---------- EXERCISE MATERIALS ----------

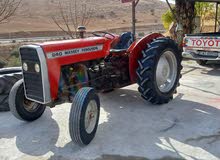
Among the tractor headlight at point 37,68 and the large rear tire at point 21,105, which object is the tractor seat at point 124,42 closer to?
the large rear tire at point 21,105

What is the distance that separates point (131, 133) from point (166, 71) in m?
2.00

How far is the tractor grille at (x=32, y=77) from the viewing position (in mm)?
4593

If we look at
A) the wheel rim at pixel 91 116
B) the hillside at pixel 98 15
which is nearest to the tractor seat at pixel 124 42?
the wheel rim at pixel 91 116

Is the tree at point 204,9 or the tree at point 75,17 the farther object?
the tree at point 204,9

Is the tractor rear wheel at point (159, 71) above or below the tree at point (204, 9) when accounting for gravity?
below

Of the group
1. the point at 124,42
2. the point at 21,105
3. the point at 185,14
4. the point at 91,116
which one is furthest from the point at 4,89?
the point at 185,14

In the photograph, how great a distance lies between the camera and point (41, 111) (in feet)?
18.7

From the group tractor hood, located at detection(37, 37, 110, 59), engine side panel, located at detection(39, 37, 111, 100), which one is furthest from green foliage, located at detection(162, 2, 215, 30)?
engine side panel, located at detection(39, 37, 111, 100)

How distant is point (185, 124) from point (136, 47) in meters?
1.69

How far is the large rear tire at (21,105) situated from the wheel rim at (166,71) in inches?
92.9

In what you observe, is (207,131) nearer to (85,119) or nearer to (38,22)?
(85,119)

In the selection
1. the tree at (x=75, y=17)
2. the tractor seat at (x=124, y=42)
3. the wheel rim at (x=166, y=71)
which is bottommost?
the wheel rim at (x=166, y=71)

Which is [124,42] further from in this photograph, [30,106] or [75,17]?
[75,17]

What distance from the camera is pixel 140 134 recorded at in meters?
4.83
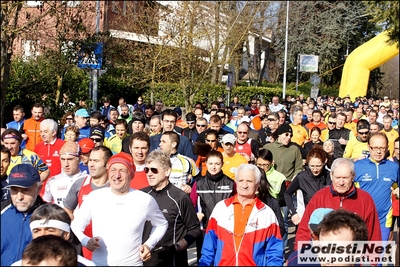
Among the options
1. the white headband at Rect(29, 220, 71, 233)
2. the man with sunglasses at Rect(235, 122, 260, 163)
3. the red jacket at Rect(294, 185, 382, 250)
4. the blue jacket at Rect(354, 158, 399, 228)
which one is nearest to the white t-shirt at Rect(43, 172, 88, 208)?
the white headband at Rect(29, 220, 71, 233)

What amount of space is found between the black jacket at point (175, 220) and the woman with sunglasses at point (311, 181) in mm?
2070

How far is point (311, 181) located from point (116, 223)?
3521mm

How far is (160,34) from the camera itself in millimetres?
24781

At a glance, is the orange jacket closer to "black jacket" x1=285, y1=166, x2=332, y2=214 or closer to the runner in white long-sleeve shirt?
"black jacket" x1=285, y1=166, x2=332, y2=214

----------
---------- EXERCISE MATERIALS ----------

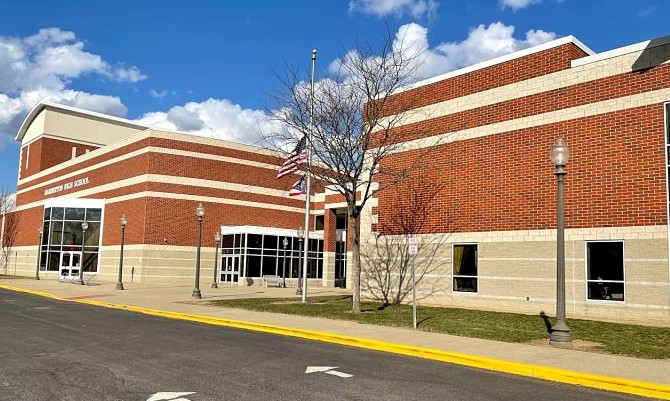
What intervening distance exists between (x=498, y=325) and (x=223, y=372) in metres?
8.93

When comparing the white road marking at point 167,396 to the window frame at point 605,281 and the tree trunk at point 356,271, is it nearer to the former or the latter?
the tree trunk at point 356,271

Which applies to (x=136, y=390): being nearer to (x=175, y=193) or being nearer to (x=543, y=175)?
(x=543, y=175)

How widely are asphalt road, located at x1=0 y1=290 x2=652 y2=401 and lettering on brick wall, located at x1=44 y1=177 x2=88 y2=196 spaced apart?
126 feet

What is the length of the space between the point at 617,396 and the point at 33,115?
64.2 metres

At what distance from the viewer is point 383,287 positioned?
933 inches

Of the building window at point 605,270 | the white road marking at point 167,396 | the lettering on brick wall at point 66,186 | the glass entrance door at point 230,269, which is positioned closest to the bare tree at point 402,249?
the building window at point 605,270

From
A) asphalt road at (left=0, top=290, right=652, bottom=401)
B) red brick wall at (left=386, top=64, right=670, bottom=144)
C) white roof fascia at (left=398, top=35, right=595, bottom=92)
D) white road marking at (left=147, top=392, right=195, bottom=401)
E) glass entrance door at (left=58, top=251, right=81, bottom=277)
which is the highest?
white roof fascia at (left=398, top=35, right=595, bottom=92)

----------

OBJECTIVE → Pull out each line of the records that contains the word "distance", counting a line only when the letters match in case.

SOLUTION TO THE PROBLEM →
What is the distance that separates point (131, 133) from point (166, 71) in m?
In the photograph, how great a distance lies between the camera and point (41, 111) (in feet)?
What distance from the camera is pixel 140 134 recorded at in meters?
What intervening distance exists between (x=498, y=325) and (x=223, y=372) in metres?
At what distance from the viewer is point 383,287 positioned?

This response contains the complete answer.